The Dead Dads Club
We have shamelessly stolen this brilliant blog from Janine Gienfredi, – for anyone who has lost a parent it’s a must read. For anyone who knows someone who has recently lost a parent it’s also a must read. Thank you so much to Janine…..
“During my Dad’s wake last year, my long-time friend took me away from the crowd. She’d lost her Dad a decade prior, in her twenties, a time when friends aren’t the best equipped to help with the serious stuff. I still wonder if we helped her at all. She gave me a hug and said, “Welcome to the Dead Dad Club. No one wants to be a member, but at least we have each other.” Tracy and I met in high school, but we are NYC friends, which means no bullshitting. She was the only one who would say “dead.” Even the nurse who called just before midnight, softly told my Mom, “Phil has expired.”
Tracy spoke the truth, and the word “dead” stuck to me, as did the welcome to a not-so-exclusive club, though the meaning didn’t surface until months later. After a loved one dies, you’re expected to relive the emotion incessantly, as every well-intentioned person in your life asks “How are you doing?” Sometimes, they put a hand on your shoulder; usually, they look directly into your eyes, silently pleading with you to open your heart. Unable to conjure the energy to genuinely deal with this question, I simply numbed myself. Banal replies worked best.
“Oh, hanging in there.”
“It was a relief at the end.”
“He’s in a better place.”
Sometimes I used my newly half-orphaned status as a personal defense weapon. In response to the person who said, after my 2 week retreat to Bali,
“It must be nice to take such a long vacation.”
“Well…my Dad died a few months ago.”
I started to swap passed and died, depending on whether my conversation partner seemed truly interested or just morbidly curious.
There is one place where these mental gymnastics aren’t necessary — the Dead Dad Club. Or maybe it’s the Dead Parents Club. Its members say most of the same things as everyone else, but are more visceral in their delivery. They are perhaps less empathetic, but their rawness is more comforting.
So for those of you who are not part of this Club that no one wants to join, I offer some tips for handling its newly inducted members. We don’t want to welcome you into the Club, because we love you and your parents. But we are as sure as the Earth goes ‘round the sun that someday, we will.
Share your memories. Your experience with the deceased was unique, with some moments shared in private. In the days immediately following my Dad’s death, so many people who loved him emailed and texted us with little stories and thoughts. His favorite pastry was sfogliatella. Everyone in his orbit felt special and loved. He never got mad. Tiny mysteries of my Dad’s life were uncovered in those notes, and I consumed them greedily.
Reach out. Text, call, put that emoji heart on the Facebook post. It matters.And please, don’t try to relate this experience to your own death experience.“When my Grandma passed away…” It’s not your moment.
Write cards.

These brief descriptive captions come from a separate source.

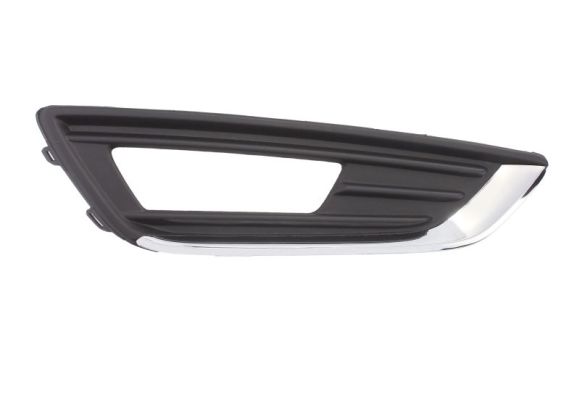 BLIC 6502-07-2536916P...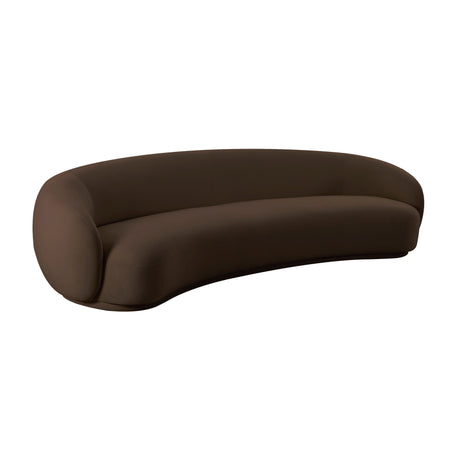 Kendall Sofa (90"-120") - View 38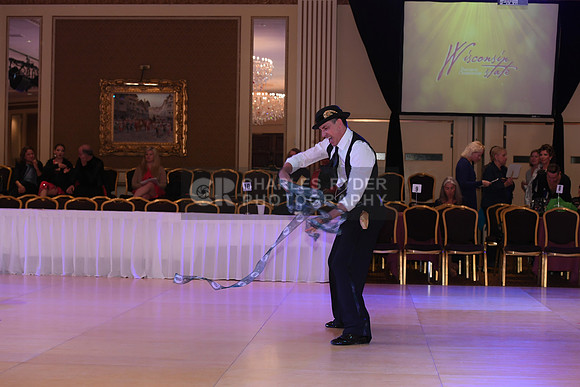 17WSC_1537_CR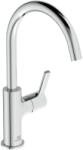 Ideal Standard Joy - Mosdókagyló keverő, króm BC778AA (BC778AA)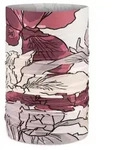 Original Stretch one size blix cloud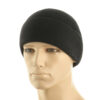 Czapka Polarowa M-Tac Watch Cap Black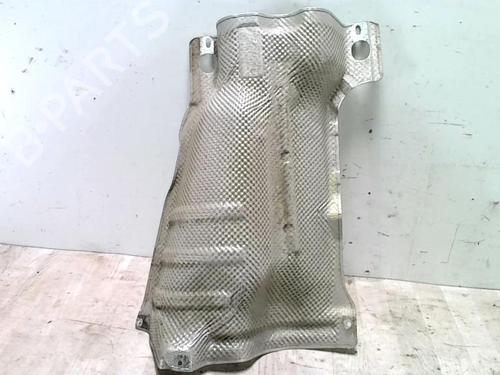 BP27603902O1 main image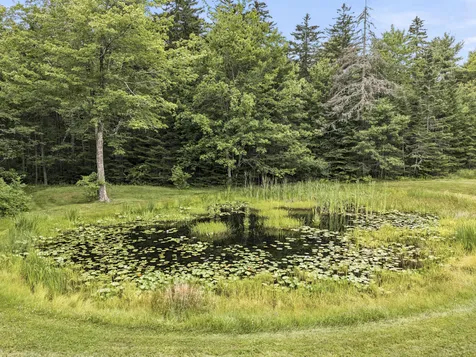 10 Arrowhead Ridge Road Freeport ME 04032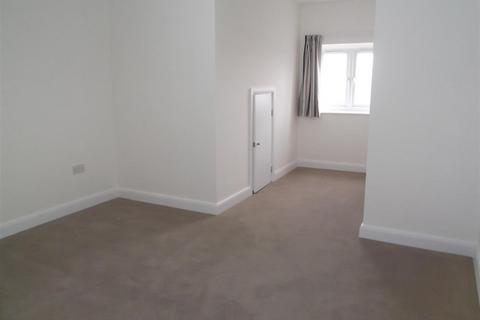 1 bedroom apartment to rent, Brogan House, 1 Peel Road, Wembley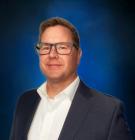 Candidate picture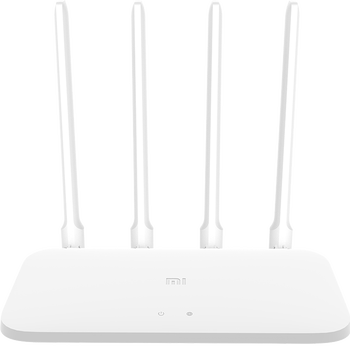 深度评测：小米小米路由器4A的品质到底如何？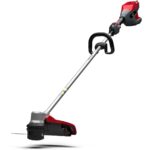 Cramer 82T12 bosmaaier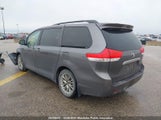 Toyota Sienna Limited V6 5TDDK3DC4BS005381 снимка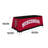 NCAA Tablecloth
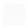 Jinbei 60x130cm PVC background White mirror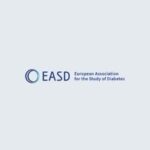 European Association for the Study of Diabetes
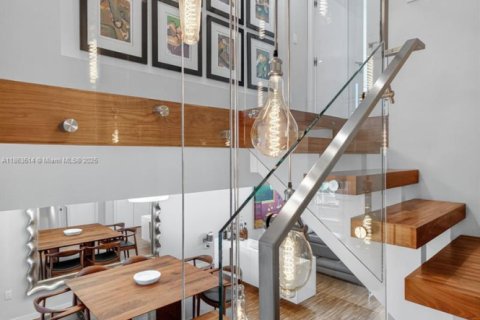 Copropriété à vendre à Hillsboro Beach, Floride: 3 chambres, 264.21 m2 № 1979112 - photo 22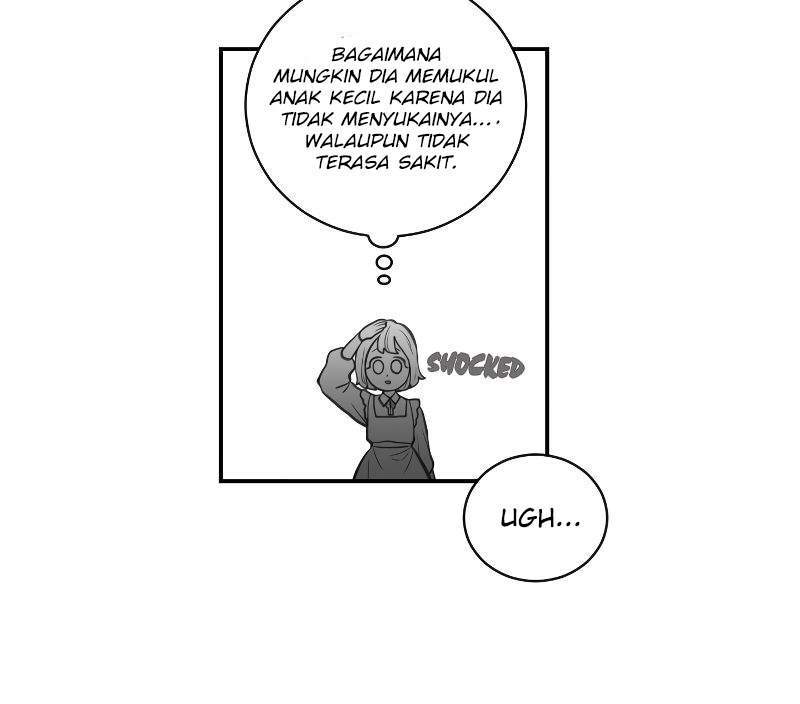 I Became a Maid in a TL Novel Chapter 3 Gambar 25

I received a handwritten card from every member of the Dead Dad Club that I knew. From now on, I will never skip this step, of taking the time to write my love and thoughts on a piece of paper.
Send food. One dear friend trekked to my Dad’s favorite Middle Eastern restaurant to provide a feast for the night before the wake. Another sent a basket full of comfort food to eat in the middle of the day. One more shared a spread of bagels before the funeral procession. On the days that no one sent food, my Mom and I got by on donuts and Chardonnay.
Don’t apologize. Some friends sent cards and flowers several weeks after my Dad had passed away, and they always came with an apology. “I’m so sorry this is late.” We didn’t take inventory, of who sent what, when. The flowers that came a few months after his death reminded me of his love, the thing Dead Dad Club members try so very hard to preserve.
Be forgiving. Newly inducted Dead Dad Club members might be terrible friends for a while. Some might not be very diligent at work, others will throw themselves into it. A few will want to party, several might go into a hole. They might be different, maybe for good. Forgive them, and stick by their sides.
Remember. Months later, a friend took me to lunch and asked “Okay, how are you doing now? I know this doesn’t go away.” She caught me off guard, a realization that I wasn’t actually doing so well. For me, 1 year later feels a lot worse than 1 month later. So it means a lot when people still remember to remember him.
And seriously, I hope your membership card gets lost in the mail”.